Interestingly, an increased risk for IRIS onset among TB-HIV co-infected individuals was found among those having a CD8 count ≤500 cells/mm3; carrying the KIR2DS2, the HLA-B*41, and the KIR2DS1 + HLA-C2 pair; as well as not carrying KIR2DL3 + HLA-C1/C2 and KIR2DL1 + HLA-C1/C2 pairs (Table 3). HLA-B*41 allotypes have already been associated with susceptibility to TB in patients with AIDS from the northeast region of the state of São Paulo [20], but no association with IRIS has been described for this allele yet. The frequency of the HLA-B*41 allele is low in different populations (Allele Frequency Net Database), differing from the frequency found in the IRIS cases included in the present study.

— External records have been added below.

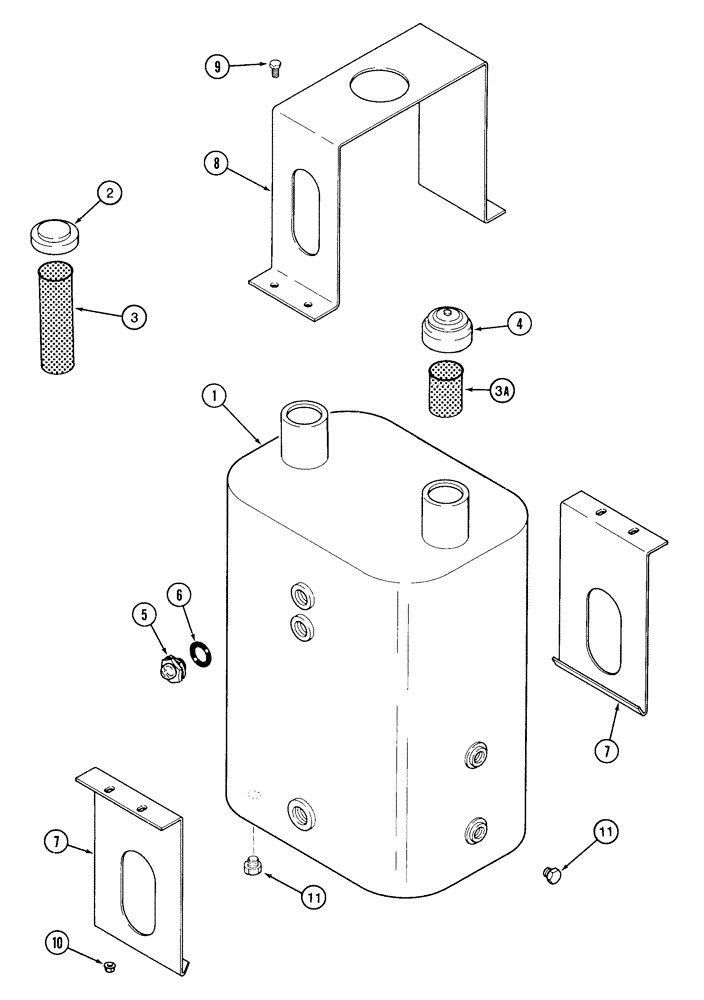 9
8
2
3
4
3A
1
5
6
7
7
11
11
10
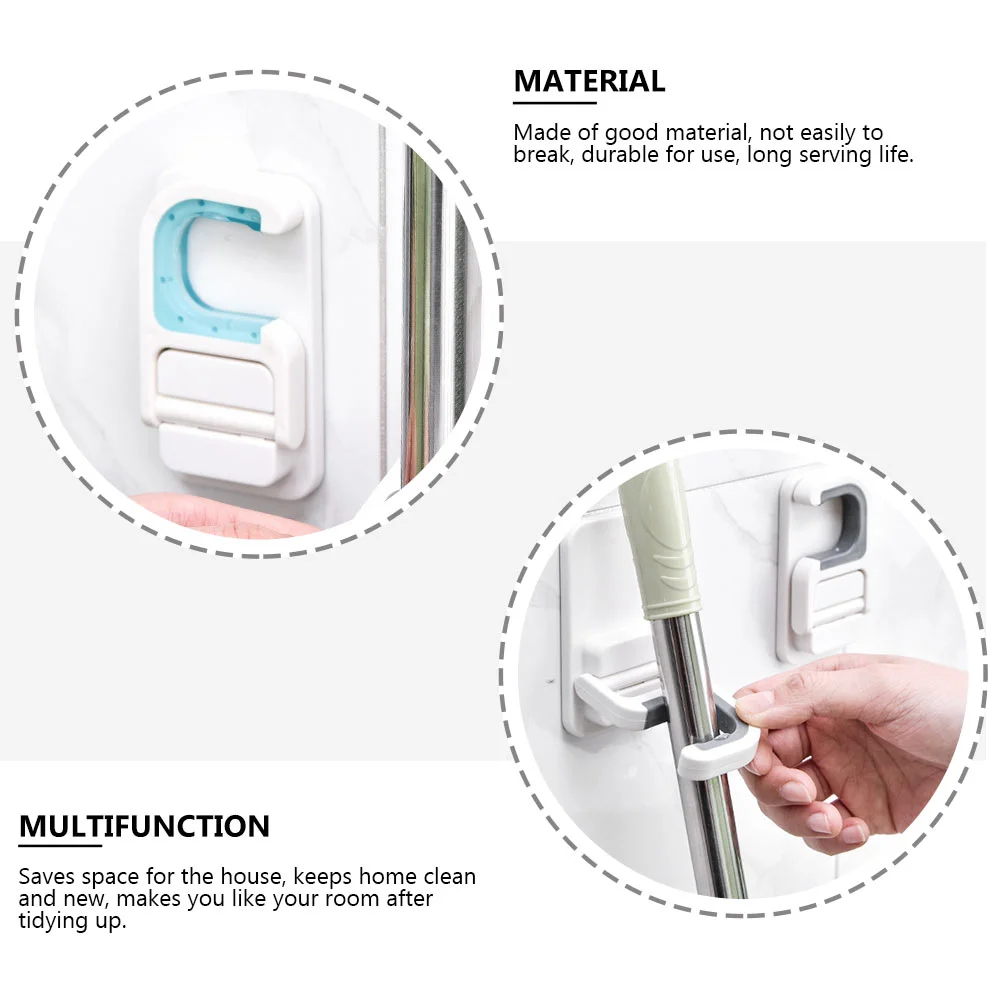 MATERIAL

Made of good material, not easily to break, durable for use, long serving life.

MULTIFUNCTION

Saves space for the house, keeps home clean and new, makes you like your room after tidying up.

The KIR2DS2 gene was also associated with IRIS onset among TB-HIV co-infected individuals in the present study. The high frequency of this gene described across all studied groups (51.2%) was similar to those observed in several other populations, such as on the African continent (> 54%) and in the Cambodian population (49.9%) [90], where the occurrence of IRIS is higher than that observed in this study [31].

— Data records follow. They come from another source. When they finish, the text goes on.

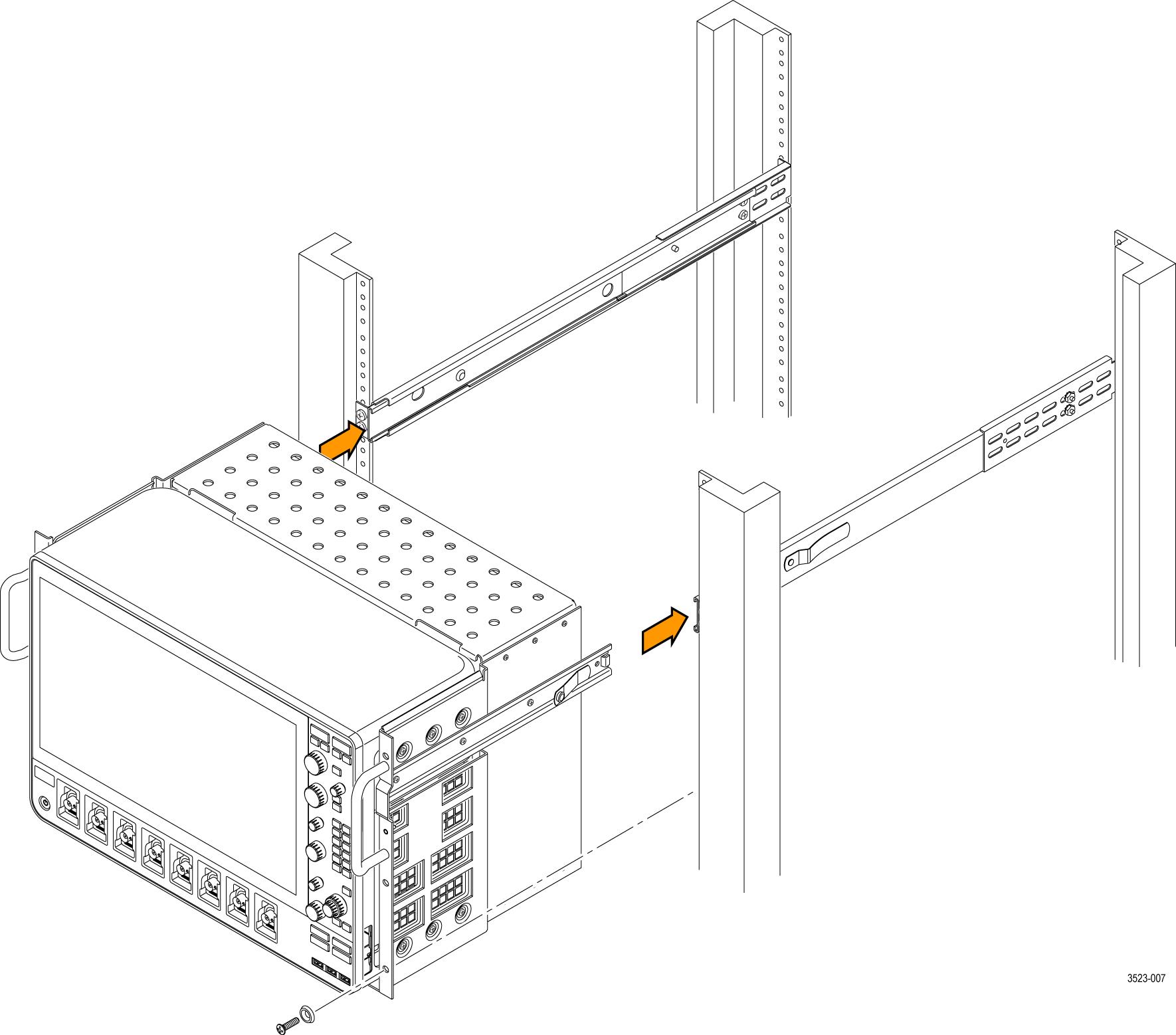 3523-007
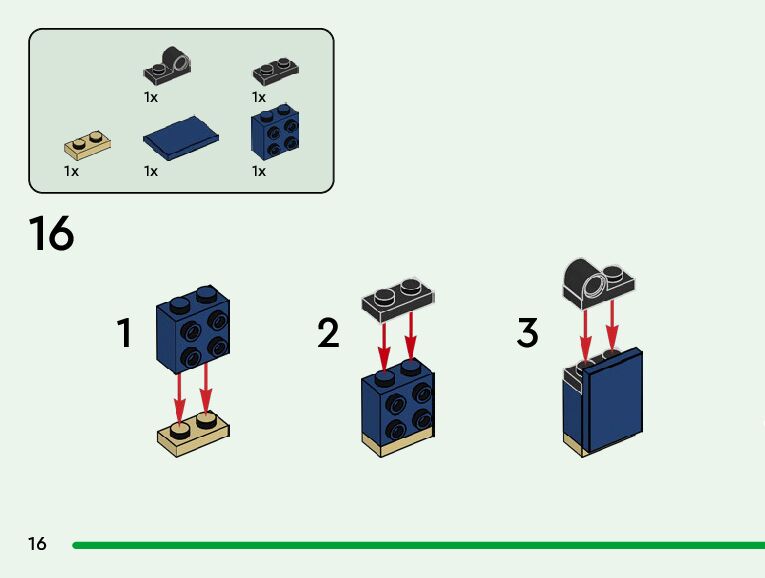 1x
1x
1x
1x
1x

16

1

2

3

16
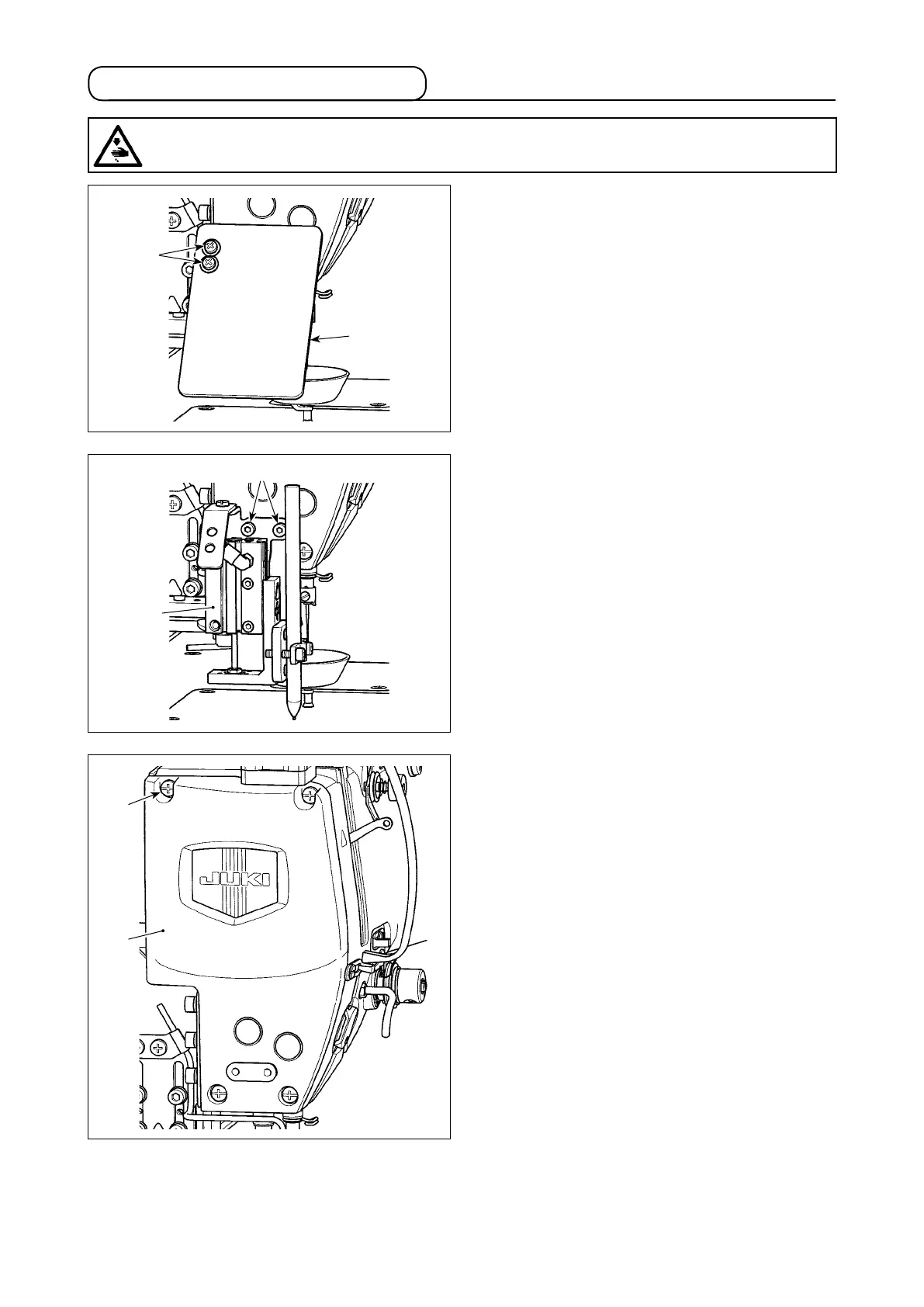 JUKI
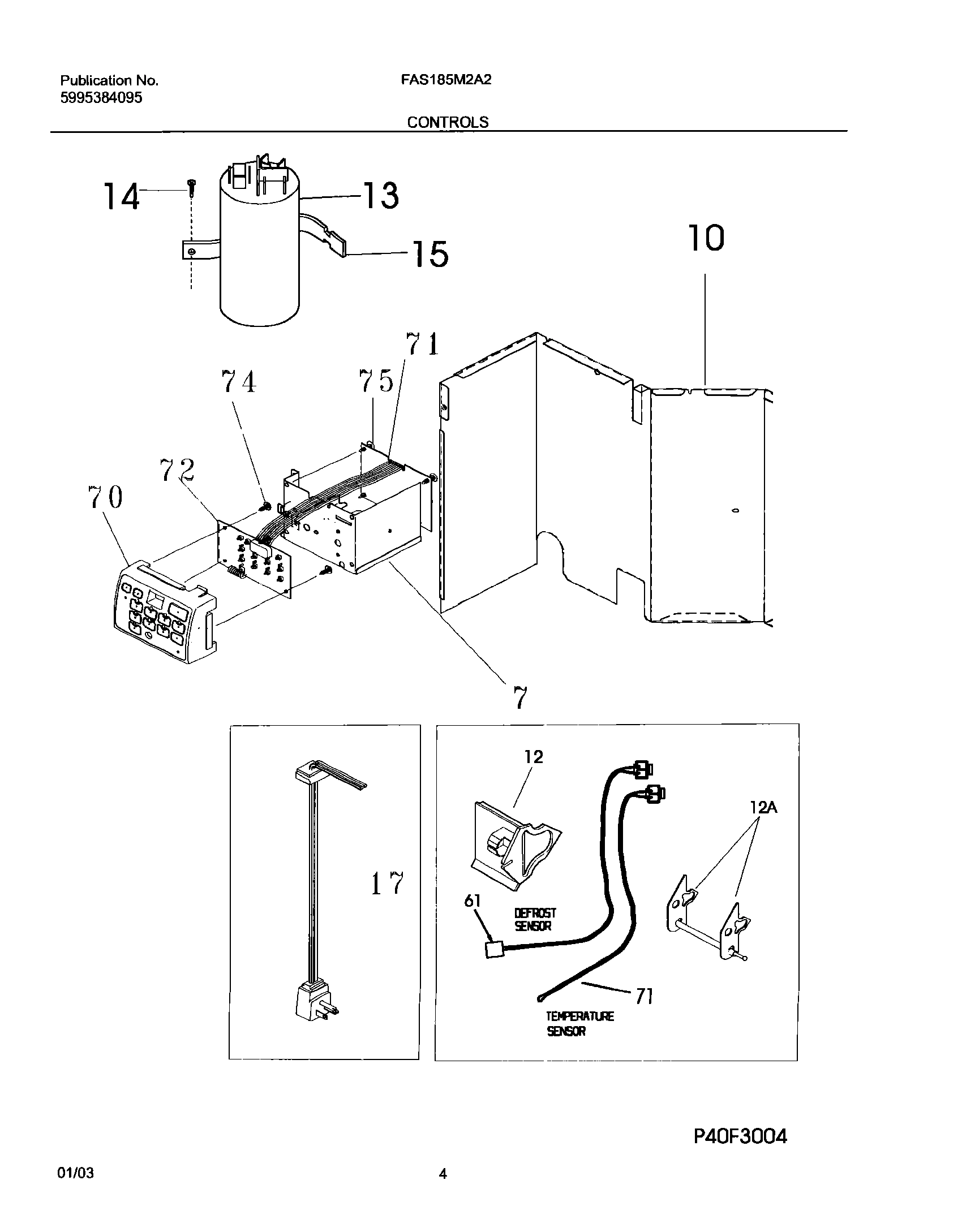 Publication No.
5995384095

FAS185M2A2

CONTROLS

14
13
15
10
71
74
75
72
70
7
17
12
12A
61
DEFROST SENSOR
71
TEMPERATURE SENSOR

P40F3004

01/03

4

The results regarding activating KIR receptors (KIR2DS2, KIR2DS1 + HLA-C2, and KIR2DS5) together with the lack of inhibitory KIR receptors (KIR2DL3 + HLA-C1/C2 and KIR2DL1 + HLA-C1/C2) might reflect a high functionality of NK cells, suggesting that the presence of these activating genes modulates the NK cell response. This mechanism may be either by no recognition of the activating genes of the infected cells, due to lack of ligands in the target cell, or due to overriding of the activation signal by the inhibitory signal delivered to NK cells when both activating and inhibitory genes bind to their ligand on the surface of the target cell [94,95,96]. Therefore, this might lead to an escape from the infected cells, resulting in the exacerbation of the pathogenesis of IRIS or HIV-1 infection and TB itself. Future studies should address the functional characterization of these genes and their respective HLA ligands.

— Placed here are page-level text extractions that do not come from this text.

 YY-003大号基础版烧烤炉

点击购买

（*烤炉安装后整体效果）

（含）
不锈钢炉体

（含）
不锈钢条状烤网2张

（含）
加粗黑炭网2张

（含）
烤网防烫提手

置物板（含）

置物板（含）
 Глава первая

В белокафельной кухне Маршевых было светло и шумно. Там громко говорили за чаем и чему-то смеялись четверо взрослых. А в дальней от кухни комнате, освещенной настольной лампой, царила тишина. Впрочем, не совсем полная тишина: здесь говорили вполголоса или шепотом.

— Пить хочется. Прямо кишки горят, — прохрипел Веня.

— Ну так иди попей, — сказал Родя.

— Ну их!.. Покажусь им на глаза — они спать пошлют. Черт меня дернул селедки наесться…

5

To the best of our knowledge, this is the first study showing the scenario of HLA-B, HLA-C, and KIR gene frequencies in a population of HIV-1-infected patients with TB. Importantly, the frequencies of these genes between individuals with and without IRIS were also determined. Our results suggest the participation of the clinical and genetic markers, which were associated with the related TB-HIV outcomes in the immunopathogenic mechanisms related to the conditions studied here. It is relevant to point out that some limitations of the current study should be noted, mainly concerning the limited sample size and the low frequency of TB/HIV-IRIS cases. Therefore, additional studies with larger populations and suitable power analyses might be helpful to a better understanding of the importance and role of genetic host markers in the context of TB and/or TB/HIV-IRIS.


We conclude that there is a relationship between KIR, HLA-B, and HLA-C genes and the immunopathogenic mechanisms related to the clinical conditions studied here. This one is the first study demonstrating significant associations of the HLA-B*41 allele, the KIR activating receptor gene KIR2DS2, and a combination of KIR/HLA-C pairs with increased risk of IRIS onset among TB-HIV co-infected individuals.